Building on its regional approach to tackling homelessness, the Los Angeles County Board of Supervisors on Tuesday approved $9 million in Measure H funding to bolster the work of cities in implementing city-specific plans to combat and prevent homelessness.
This is a significant next step in strengthening the collaboration between the county and cities in the region, which are united in their commitment to address this complex humanitarian crisis.
The Board also approved a request for the Los Angeles Homeless Services Authority to use $3 million of State Homeless Emergency Aid Program funds to support the implementation of cities’ homelessness plans.
This new funding allocation aligns with the county’s partnership with cities to develop innovative solutions to homelessness at the local level.
In November 2017, cities were awarded planning grants to develop city-specific plans to prevent and combat homelessness, through an initiative created by L.A. County and United Way of Greater Los Angeles’ Home for Good Funders Collaborative and financed by an allocation of more than $2 million from the supervisors.
Forty cities have submitted plans, illustrating an enthusiastic response from stakeholders across the region.
View the cities’ homelessness plans [here], and Santa Clarita’s plan [here].
“Ensuring every woman, man, and child has a safe roof over their heads is a top priority, however, ending homelessness requires a collaborative effort, and we need regional thought leaders to come up with viable solutions,” said Supervisor Hilda L. Solis.
“With today’s vote, the county of Los Angeles reiterates our willingness to partner with local governments to help families who need our assistance,” Solis said. “We must leverage all of our resources if we expect to effectively solve our regional homelessness crisis.”

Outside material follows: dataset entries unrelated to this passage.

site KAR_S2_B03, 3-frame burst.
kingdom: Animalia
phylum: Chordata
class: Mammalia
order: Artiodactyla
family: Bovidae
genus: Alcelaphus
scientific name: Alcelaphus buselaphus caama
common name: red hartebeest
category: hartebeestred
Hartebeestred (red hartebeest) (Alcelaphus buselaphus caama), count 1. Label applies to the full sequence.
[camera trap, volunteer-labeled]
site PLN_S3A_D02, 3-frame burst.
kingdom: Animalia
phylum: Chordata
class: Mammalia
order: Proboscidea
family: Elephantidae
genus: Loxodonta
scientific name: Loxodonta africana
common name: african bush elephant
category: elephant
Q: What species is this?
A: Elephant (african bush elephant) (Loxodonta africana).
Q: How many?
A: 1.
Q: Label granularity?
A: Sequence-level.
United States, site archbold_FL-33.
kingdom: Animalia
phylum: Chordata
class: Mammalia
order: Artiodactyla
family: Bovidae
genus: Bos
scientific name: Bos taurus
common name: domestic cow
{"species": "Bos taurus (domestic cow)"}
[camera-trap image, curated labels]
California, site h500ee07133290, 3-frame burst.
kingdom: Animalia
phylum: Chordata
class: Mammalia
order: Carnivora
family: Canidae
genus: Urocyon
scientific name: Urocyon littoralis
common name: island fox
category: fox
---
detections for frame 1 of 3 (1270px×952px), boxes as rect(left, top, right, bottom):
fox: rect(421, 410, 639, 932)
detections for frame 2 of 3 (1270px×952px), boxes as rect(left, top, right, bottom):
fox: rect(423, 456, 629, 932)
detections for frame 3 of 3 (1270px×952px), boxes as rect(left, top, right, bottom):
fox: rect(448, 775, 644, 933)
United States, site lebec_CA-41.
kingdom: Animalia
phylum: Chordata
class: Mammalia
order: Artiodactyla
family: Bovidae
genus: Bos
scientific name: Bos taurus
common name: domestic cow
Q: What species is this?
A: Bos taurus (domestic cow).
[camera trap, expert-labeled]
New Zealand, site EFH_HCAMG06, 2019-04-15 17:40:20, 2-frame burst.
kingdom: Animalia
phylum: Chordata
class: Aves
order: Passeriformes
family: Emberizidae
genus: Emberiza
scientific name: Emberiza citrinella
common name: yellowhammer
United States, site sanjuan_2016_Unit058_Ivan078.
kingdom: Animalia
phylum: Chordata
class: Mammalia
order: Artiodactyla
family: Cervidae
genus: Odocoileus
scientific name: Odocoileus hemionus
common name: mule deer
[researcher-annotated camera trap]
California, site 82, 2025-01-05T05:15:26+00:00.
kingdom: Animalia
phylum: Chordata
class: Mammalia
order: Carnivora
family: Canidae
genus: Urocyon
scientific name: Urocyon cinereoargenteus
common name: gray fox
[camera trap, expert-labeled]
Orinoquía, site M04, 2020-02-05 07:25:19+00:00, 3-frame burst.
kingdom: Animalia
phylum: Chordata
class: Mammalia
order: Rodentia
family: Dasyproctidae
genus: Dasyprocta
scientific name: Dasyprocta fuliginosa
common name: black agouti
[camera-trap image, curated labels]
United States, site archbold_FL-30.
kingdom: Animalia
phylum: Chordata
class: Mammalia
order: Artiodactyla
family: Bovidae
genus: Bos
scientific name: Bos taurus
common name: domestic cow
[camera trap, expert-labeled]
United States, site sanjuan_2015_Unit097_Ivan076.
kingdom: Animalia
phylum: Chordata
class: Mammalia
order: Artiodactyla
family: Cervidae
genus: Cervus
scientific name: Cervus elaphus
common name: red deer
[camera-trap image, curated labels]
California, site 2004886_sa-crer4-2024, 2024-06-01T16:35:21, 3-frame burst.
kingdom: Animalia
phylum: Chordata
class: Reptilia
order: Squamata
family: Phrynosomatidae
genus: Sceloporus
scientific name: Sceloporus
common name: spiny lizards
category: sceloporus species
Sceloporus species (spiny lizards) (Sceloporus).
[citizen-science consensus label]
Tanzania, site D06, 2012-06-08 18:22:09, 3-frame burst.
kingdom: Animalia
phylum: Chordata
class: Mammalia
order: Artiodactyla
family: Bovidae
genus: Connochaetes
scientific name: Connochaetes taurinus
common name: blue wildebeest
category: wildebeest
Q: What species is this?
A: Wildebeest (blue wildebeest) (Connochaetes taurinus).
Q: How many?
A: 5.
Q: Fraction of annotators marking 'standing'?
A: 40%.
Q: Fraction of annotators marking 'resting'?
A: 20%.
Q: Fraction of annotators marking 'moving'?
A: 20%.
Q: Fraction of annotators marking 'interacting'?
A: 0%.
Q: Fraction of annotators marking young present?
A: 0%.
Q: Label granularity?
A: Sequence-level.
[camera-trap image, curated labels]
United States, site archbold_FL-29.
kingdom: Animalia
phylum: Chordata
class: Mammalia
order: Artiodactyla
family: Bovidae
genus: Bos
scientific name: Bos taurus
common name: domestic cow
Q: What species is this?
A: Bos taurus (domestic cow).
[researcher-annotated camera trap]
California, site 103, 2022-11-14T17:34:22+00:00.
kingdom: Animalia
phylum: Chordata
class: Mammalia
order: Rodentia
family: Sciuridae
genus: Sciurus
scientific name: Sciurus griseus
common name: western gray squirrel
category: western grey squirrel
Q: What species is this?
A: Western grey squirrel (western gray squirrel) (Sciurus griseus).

“Today’s Board action to share Measure H funds with cities countywide showcases the community collaboration that is a hallmark of L.A. County’s Homeless Initiative,” Supervisor Mark Ridley-Thomas said.
“Together with the hardworking nonprofits that are providing outreach and supportive services to our most vulnerable neighbors, this is an opportunity to strengthen and add value to our communities,” he said.
“We have always said that the county can’t solve the homelessness crisis on our own,” said Supervisor Janice Hahn. “Every city and every neighborhood needs to get involved and do their fair share to help our homeless neighbors. These city homelessness plans are a great pathway forward and I am encouraged by how many cities are ready and willing to be part of the solution.”
“Cities have an important role and a unique perspective on the solutions to homelessness, and the County values each city’s distinct resources, challenges and perspectives,” said Phil Ansell, director of the County Homeless Initiative.
“This funding is another meaningful opportunity for cities to join this dynamic countywide movement and help individuals and families move from homelessness to housing,” he said.
The funds will be released to cities through an RFP solicitation process, in conjunction with the Funders Collaborative.
The RFP will provide funding to help cities increase the supply of supportive and interim housing for people experiencing homelessness and enhance the effectiveness of county service systems for those experiencing and/or at-risk of homelessness.
The RFP is slated for release this month.